____ SOURCE TEXT

How do you like the view?” asks a beaming Ash Lilani as he strides into the conference room at Saama Capital India Advisors’ Bengaluru office on a February afternoon. The “view” Saama’s co-founder is asking about is a trophy wall of sorts adorned with plaques that sport the logos of the venture capital firm’s current and past portfolio companies.
Some are more familiar than others. Snapdeal, for instance. Its plaque is particularly intriguing because the e-commerce firm, one of India’s celebrated technology start-up unicorns, recently became part of Saama’s past portfolio.
A number of questions run through our minds: aren’t unicorns, start-ups valued privately at a billion dollars or more, worth the wait any more?
Hadn’t Snapdeal’s valuation been rapidly moving north lately? Why sell?
There’s a backstory to the questions.
In early November, Saama cut a deal with Ontario Teachers’ Pension Plan (OTPP), Canada’s largest professional pension fund, to sell it entire stake in Jasper Infotech Pvt. Ltd, the Delhi-based company that owns Snapdeal. The sale was profitable enough for Saama to return its second fund to its investors, said a person familiar with the transaction, on the condition of anonymity. Lilani confirms the stake sale but declines further comment on the transaction.
The fund is Saama Capital II, launched in 2012 with a $26 million corpus. It invested $2 million in Snapdeal.com’s Series C round. Overall, Saama Capital II invested about $4 million in the e-commerce company (it later also participated in the Series D round).
At any other time, the stake sale would have been a routine liquidity event for a venture capital firm. But Snapdeal wasn’t just another company in Saama’s portfolio. Less than three months before the OTPP deal, Snapdeal’s valuation had skyrocketed 140% to a reported $4.8 billion. This was on the back of a $500 million funding round led by NYSE listed e-commerce giant Alibaba Group Holding Ltd, Taiwanese contract manufacturer Foxconn Technology Co. Ltd and existing investor SoftBank Group.

________
____ RECORDS PROVIDED

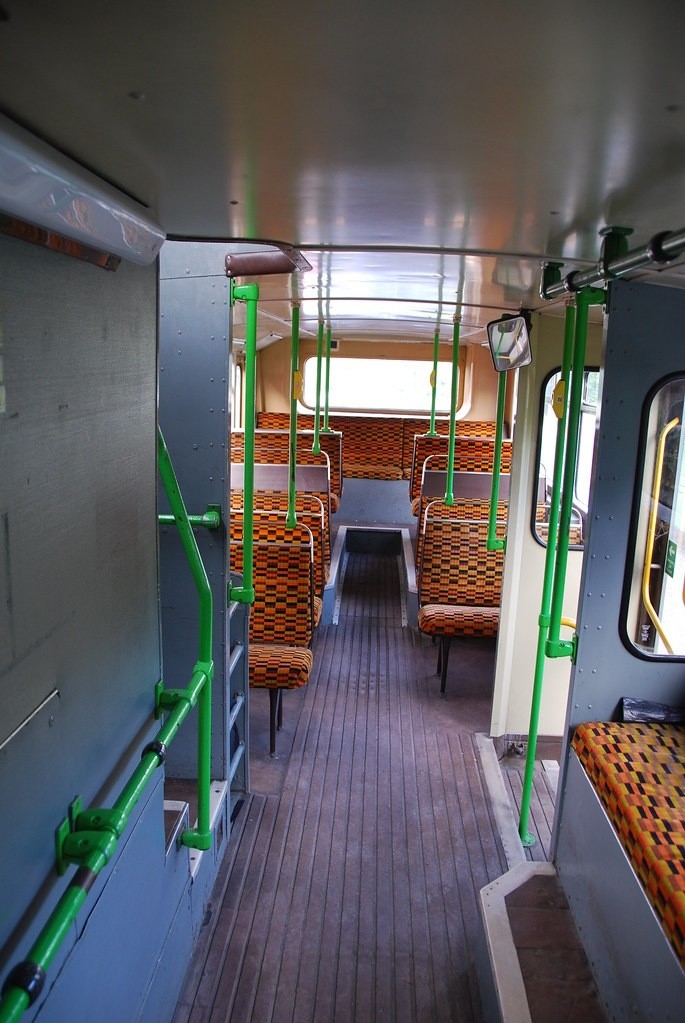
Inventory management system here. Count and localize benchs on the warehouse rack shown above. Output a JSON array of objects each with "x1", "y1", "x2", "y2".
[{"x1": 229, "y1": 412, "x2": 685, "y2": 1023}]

________
____ RECORDS PROVIDED

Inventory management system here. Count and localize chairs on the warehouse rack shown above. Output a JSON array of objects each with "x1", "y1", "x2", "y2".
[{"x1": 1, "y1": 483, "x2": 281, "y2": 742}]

________

DIRECTIVE
Condense the paragraph of the Saama text that begins "At any other time" into one or two sentences, keeping its main facts. Base your work on the Saama text alone, not on the listing.

THE OUTPUT
The stake sale would normally have been a routine liquidity event for a venture capital firm, but Snapdeal was no ordinary portfolio company. Less than three months before the OTPP deal, its valuation had jumped 140% to a reported $4.8 billion after a $500 million round led by Alibaba Group Holding Ltd, Foxconn Technology Co. Ltd and existing investor SoftBank Group.